I also think there’s a reasonable argument to be made for an IGF-1 inhibitor in large-breed dogs. Large breed dogs often die of heart disease which is often due to dilated cardiomyopathy (heart becomes enlarged and can’t pump blood effectively). This enlargement can come from hypertrophic cardiomyopathy (overgrowth of the heart muscle). I don’t know if it’s known why large breed dogs have hypertrophic cardiomyopathy, but maybe IGF-1 makes the heart muscle grow over a dog’s lifetime which would suggest that an IGF-1 inhibitor is worth trying. It’s also suggestive that diabetes is a risk-factor for cardiomegaly (enlarged heart).
With this in mind, we can answer the next point:
So my theory says that high IGF-1 over a lifetime progressively increases the size of the heart muscle until you get dilated cardiomyopathy. Stopping IGF-1 even in middle age might help. We can falsify this theory by checking if large breed dogs show heart enlargement over their lifetime (instead of growth stopping after puberty like it should). Why would heart muscle keep growing while nothing else does? I’m not sure.
Now we can turn to the question: do large breed dogs actually have elevated IGF-1?
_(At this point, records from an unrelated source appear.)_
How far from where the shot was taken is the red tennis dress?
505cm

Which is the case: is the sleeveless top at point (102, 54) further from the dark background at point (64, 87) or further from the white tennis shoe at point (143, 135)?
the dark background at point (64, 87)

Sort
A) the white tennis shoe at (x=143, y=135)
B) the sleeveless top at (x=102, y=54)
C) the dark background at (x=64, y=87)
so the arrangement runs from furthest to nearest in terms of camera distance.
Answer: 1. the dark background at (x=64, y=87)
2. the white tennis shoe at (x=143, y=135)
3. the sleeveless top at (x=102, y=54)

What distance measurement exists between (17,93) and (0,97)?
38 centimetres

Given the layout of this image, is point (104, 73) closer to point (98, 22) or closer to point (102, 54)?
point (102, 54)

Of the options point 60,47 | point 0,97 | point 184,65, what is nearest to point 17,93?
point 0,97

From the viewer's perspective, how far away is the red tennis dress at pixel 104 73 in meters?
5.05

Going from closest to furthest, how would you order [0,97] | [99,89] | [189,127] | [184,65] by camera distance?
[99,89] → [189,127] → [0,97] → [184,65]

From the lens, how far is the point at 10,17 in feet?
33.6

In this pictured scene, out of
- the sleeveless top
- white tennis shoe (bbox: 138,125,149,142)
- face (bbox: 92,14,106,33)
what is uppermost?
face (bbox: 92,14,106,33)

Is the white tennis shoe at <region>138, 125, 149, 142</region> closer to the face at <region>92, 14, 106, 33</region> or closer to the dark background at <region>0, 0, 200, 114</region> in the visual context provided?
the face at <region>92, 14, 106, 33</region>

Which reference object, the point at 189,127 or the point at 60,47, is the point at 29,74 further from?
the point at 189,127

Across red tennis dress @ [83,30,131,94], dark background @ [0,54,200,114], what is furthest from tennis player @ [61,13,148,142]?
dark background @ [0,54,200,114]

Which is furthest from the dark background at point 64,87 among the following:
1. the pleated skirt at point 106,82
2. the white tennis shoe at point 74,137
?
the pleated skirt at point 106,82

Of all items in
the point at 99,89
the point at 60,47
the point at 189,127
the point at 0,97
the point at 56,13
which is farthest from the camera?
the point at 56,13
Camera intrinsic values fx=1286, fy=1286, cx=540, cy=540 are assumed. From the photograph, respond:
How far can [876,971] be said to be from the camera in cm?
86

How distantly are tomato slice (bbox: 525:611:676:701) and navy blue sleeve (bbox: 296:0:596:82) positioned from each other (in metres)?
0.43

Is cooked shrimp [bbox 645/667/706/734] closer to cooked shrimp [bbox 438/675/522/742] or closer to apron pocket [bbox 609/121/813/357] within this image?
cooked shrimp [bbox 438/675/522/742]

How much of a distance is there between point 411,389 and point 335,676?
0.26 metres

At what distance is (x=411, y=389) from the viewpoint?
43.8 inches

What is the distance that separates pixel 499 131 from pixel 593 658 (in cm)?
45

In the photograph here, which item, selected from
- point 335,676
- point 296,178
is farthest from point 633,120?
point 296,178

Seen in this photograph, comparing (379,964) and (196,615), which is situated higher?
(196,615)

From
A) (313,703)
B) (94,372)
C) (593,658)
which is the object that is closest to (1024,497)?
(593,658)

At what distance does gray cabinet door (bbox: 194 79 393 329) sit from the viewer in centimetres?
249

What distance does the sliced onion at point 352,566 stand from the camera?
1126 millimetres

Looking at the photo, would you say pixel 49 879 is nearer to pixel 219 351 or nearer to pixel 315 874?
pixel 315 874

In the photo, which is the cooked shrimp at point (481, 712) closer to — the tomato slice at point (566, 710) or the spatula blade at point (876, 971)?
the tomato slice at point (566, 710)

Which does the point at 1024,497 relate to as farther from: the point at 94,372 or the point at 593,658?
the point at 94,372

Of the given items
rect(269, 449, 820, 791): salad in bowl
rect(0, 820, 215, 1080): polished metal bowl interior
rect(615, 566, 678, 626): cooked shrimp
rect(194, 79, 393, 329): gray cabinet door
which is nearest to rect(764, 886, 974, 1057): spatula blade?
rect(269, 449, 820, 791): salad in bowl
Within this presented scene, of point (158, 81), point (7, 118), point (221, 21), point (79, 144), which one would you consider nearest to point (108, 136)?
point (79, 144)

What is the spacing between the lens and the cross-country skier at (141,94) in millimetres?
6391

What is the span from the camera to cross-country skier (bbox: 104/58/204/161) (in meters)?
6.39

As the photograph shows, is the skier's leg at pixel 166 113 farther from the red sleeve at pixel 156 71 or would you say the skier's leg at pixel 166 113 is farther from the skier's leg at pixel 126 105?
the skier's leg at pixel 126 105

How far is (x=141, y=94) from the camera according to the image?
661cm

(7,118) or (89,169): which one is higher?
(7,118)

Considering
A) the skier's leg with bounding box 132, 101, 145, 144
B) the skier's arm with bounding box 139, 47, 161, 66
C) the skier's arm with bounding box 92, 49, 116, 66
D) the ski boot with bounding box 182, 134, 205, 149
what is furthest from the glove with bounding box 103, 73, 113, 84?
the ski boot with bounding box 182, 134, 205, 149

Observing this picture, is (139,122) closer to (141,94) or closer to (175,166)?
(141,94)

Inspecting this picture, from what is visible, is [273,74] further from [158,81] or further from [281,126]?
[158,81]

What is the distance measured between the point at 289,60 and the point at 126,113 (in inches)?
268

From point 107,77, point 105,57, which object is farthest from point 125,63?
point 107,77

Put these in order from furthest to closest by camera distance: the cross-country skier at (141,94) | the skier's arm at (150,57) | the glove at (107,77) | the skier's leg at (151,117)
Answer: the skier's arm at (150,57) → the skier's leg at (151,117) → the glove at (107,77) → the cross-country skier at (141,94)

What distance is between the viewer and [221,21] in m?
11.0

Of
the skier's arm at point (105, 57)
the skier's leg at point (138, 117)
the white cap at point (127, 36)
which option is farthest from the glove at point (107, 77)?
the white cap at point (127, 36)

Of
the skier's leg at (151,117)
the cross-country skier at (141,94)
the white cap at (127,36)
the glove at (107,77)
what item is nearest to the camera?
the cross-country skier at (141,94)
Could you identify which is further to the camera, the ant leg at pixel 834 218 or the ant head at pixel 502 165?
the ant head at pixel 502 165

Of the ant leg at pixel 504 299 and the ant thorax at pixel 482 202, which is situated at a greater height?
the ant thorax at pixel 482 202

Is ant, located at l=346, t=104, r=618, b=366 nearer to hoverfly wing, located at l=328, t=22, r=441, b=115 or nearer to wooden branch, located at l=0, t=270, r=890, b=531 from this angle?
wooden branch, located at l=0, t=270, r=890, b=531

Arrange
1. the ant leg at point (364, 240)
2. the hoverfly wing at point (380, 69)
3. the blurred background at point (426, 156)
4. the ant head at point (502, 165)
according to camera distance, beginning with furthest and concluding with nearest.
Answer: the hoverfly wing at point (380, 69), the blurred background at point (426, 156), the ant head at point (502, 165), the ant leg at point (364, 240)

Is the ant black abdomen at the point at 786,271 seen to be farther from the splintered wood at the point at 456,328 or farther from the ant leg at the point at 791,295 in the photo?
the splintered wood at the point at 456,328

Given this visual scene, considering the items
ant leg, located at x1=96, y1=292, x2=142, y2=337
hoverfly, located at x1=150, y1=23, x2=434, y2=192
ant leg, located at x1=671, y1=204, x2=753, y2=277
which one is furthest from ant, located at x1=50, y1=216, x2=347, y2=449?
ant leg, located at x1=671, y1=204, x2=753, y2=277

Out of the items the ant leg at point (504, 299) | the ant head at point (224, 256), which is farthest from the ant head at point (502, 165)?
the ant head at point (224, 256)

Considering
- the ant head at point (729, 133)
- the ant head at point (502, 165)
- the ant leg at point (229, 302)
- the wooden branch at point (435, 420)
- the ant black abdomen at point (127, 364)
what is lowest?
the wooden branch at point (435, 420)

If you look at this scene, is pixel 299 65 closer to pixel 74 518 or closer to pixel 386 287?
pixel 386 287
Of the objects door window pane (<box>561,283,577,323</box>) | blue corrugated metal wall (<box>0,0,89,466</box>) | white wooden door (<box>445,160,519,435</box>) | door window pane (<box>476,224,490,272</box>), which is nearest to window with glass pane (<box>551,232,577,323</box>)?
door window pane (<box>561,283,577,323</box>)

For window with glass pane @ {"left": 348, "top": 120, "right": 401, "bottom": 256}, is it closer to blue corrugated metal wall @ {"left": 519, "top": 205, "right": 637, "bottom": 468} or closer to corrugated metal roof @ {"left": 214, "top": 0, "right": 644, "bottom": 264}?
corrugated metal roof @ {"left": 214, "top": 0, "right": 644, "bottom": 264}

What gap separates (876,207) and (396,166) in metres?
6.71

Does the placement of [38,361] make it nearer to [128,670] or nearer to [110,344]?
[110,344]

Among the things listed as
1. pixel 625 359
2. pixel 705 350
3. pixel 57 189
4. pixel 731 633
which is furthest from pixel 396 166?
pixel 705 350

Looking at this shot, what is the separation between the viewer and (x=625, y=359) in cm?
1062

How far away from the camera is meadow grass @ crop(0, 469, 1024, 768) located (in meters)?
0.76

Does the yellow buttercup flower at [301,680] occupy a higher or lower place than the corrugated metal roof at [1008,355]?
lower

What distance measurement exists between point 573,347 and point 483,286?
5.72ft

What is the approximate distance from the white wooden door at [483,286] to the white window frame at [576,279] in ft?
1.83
Looking at your first figure, the answer seems to be yes! There’s a straightforward correlation between bodyweight and IGF-1 concentration, the slope would likely be higher without the 3 outliers on the right. Notice also that the sample doesn’t have many large breed dogs (great danes weigh 110-180 lbs). I would guess that those 3 dogs are large breed dogs, and they do in fact have IGF-1 levels higher than most of the dogs in the sample.
Now lets turn to the second plot, we see that IGF-1 concentration decreases with age. Remember that there is survivorship bias at higher ages, large breed dogs with higher IGF-1 will die at around 72 months while chihuahuas will live over 150 months. Declining IGF-1 with age is exactly what we should see if we expected IGF-1 to correlate with longevity! The plot supports the theory that IGF-1 is important for aging, you can’t cherry-pick outliers and ignore the overall relationship in the plot.
I’m no expert, but I think there’s interest in IGF-1 inhibitors for longevity. To quote Sarah Constantin:
I would guess this is one of the reasons Loyal had an interest in IGF-1 inhibitors from the outset.
The dose makes the poison! Every drug has negative effects at a high enough dose, the trials will determine if these actually arise at the dose they are using.
I’m no expert, but this evidence doesn’t seem sufficient to stop research on this drug. Will it prove safe or effective? Will it also benefit human health? I have no idea, but unless we discover that the drug is hurting patients, I think its fine for Loyal to carry on.